Golson: The decision to create a new language—how did that decision come about?

Moorby: When I came over Prabhu thought that he with Barry Rosales had the test products covered.

And, in fact, Chi-Lai in his spare time was actually working on the fault simulator for that. When I came in

he said “Okay let’s…”—his grand vision was to do synthesis.

Golson: Prabhu’s grand vision…

Moorby: …vision because Chi-Lai had done a PhD in synthesis. And I said, “Well you need a new

language for that, and a new simulator; I can do that.” So that’s why that was almost an instant decision,

the first day I flew over for that one month period. I said, “Okay, let’s put the language together.” So Chi-

Lai and I—he said how the language needed to be for synthesis. I said how it was to be [for]—the thing

about developing a language is that you’ve got to consider the tools that it’s going to be for. And in those

days, the primary focus was actually fault simulation, and how to do fault simulation and test generation.

And logic simulation was very secondary because customers—because logic simulator was so much

slower than hardware. Hardware designers had the hardest time to use it. And they said, “We’ll just do

breadboarding.” So the whole business of simulation for verification had not happened at that point. The

market demand for that was very, very small. It was all about fault simulation, test generation, and then it

was—well, synthesis was this future vision that if we could do synthesis how great it would be, but people



didn’t know how to do it at that point in time. Timing analysis was a big thing, obviously. The formal

analysis hadn’t got going, just similar to synthesis.

◆ Raw data ◆
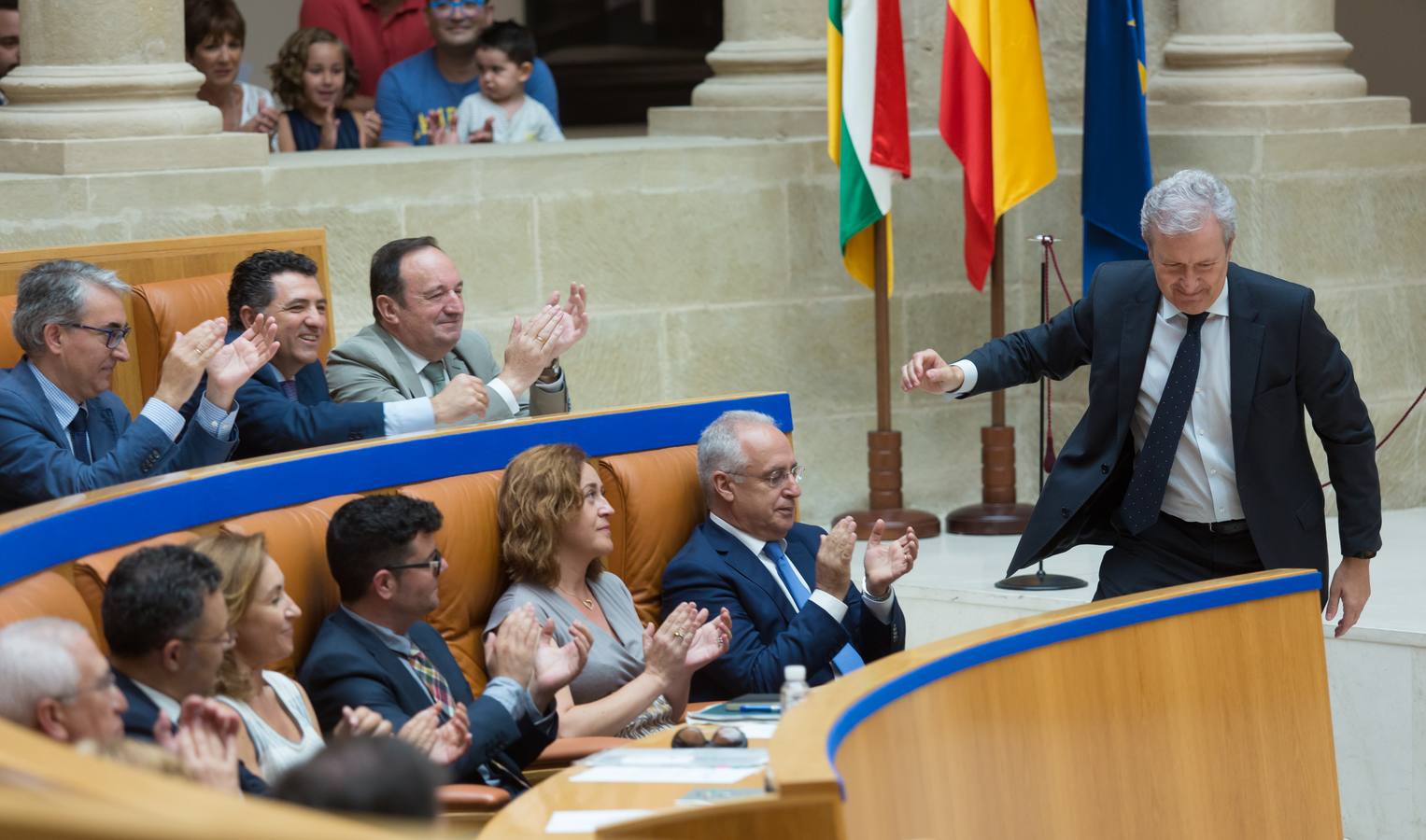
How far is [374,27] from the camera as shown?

◆ Request ◆
Render this sentence from the interview transcript in Spanish: "Timing analysis was a big thing, obviously."

◆ Written solution ◆
El análisis de temporización era algo importante, obviamente.